↓

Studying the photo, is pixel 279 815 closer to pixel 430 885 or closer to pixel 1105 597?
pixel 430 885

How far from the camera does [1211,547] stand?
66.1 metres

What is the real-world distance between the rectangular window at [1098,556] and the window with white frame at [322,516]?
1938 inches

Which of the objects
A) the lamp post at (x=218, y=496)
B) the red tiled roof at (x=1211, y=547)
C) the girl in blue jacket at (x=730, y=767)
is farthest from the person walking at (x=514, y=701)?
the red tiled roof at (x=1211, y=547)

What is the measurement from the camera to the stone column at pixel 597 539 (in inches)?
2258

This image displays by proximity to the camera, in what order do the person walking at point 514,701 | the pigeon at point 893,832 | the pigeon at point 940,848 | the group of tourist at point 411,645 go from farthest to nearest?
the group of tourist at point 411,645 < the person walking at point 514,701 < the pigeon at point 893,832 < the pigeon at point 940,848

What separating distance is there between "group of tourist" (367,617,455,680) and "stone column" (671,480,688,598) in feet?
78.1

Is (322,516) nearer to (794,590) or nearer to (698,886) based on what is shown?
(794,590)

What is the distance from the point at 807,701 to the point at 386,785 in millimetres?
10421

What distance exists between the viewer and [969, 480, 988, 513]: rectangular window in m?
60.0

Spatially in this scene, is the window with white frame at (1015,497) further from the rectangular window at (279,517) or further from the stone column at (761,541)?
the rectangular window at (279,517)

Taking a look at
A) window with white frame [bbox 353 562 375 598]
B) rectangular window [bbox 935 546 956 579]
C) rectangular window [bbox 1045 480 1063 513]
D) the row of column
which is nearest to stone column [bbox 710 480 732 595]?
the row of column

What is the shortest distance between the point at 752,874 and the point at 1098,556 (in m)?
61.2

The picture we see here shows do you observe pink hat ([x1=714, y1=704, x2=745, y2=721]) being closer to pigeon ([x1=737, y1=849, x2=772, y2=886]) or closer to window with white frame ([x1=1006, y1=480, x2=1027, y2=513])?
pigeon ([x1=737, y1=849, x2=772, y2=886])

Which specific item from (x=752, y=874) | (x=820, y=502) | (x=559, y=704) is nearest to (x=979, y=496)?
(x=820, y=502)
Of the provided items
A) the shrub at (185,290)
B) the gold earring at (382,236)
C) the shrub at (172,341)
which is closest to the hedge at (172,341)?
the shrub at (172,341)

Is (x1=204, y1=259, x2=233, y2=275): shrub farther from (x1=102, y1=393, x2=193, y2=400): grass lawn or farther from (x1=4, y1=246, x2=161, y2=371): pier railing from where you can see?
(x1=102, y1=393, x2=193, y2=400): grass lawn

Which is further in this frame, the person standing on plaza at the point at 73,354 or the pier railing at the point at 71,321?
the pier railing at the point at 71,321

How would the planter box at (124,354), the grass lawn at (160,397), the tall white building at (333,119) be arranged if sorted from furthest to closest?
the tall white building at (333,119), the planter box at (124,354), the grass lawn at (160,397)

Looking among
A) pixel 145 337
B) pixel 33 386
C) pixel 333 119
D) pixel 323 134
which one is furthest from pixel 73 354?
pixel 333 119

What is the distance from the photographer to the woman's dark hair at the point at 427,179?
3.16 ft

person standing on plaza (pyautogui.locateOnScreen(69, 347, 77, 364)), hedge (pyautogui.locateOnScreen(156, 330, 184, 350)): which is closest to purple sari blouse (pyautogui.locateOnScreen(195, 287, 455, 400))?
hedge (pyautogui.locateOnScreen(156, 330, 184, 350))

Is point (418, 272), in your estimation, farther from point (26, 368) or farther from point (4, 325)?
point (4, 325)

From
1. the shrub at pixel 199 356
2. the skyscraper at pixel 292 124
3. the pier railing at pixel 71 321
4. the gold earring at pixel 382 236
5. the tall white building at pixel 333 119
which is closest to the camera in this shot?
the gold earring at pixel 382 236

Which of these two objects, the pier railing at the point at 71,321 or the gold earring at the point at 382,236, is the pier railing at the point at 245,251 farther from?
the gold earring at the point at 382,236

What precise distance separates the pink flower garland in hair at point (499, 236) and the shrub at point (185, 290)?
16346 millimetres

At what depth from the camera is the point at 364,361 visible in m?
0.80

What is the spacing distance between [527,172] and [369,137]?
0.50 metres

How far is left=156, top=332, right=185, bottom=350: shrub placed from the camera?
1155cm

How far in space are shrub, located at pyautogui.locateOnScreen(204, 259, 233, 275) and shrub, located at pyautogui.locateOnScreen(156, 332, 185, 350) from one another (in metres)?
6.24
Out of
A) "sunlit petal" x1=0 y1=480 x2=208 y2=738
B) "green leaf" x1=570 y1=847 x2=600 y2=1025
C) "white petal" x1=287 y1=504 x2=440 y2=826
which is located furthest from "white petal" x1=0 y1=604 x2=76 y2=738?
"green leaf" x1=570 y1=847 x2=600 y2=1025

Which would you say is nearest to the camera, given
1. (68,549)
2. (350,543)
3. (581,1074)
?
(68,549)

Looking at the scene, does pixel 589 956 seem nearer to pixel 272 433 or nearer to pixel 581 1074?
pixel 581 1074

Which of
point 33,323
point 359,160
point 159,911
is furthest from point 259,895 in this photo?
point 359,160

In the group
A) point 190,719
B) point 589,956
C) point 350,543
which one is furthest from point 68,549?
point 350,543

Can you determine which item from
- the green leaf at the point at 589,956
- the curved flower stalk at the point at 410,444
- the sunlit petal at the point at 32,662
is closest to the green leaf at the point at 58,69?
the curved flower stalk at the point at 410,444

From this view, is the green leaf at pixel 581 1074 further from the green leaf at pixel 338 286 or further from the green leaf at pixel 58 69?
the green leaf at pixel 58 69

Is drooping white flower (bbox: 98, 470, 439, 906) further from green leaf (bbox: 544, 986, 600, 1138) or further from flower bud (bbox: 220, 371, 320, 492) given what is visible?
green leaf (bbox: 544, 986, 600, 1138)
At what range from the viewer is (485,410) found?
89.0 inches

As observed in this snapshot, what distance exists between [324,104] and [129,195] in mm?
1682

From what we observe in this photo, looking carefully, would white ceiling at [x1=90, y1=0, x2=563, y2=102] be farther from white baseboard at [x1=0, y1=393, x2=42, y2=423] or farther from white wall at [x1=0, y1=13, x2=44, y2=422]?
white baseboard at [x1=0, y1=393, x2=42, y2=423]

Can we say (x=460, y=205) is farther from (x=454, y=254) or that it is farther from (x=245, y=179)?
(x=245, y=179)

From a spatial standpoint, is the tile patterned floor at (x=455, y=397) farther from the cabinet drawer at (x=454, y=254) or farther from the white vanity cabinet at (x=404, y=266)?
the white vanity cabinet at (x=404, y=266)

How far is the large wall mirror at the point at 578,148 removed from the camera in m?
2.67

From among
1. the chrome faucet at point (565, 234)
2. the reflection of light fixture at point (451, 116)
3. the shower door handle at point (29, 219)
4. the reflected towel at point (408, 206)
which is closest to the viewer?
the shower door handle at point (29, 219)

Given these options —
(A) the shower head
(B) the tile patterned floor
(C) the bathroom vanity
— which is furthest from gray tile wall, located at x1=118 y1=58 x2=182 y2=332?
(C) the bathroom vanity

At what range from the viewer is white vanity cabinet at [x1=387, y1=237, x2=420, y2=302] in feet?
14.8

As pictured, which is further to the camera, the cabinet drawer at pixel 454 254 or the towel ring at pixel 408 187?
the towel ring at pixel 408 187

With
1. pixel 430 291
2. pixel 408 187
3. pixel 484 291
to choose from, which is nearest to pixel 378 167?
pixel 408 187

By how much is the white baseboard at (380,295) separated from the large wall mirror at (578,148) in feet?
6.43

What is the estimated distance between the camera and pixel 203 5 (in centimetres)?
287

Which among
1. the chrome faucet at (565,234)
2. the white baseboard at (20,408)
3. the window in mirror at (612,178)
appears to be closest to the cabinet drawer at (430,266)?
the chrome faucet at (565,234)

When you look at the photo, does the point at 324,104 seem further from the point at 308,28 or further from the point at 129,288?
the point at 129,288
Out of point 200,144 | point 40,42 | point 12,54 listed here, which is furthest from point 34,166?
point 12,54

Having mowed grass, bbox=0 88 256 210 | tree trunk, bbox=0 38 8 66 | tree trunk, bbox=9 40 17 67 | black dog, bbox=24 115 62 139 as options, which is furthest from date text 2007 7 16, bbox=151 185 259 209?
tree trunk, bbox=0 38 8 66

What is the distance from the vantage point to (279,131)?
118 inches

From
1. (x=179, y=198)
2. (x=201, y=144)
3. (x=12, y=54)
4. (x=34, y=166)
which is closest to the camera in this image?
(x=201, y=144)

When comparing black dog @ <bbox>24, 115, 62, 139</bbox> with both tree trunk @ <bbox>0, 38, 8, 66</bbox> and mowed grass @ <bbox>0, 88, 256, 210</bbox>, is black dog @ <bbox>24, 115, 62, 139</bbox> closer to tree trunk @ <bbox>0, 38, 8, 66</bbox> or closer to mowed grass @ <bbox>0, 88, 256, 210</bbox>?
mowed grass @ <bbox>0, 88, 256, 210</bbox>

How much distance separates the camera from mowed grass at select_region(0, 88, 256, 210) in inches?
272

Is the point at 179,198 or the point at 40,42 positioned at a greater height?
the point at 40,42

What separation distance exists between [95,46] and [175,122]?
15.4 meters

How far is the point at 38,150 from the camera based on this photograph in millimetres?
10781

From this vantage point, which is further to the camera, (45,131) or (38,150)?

↑

• **PROBLEM TO WORK ON**
Can you copy out, word for word, everything from the line containing "How far is the point" down to the final line of the entries above?

• **ANSWER**
How far is the point at 38,150 from the camera based on this photograph in millimetres?
10781

From this vantage point, which is further to the camera, (45,131) or (38,150)?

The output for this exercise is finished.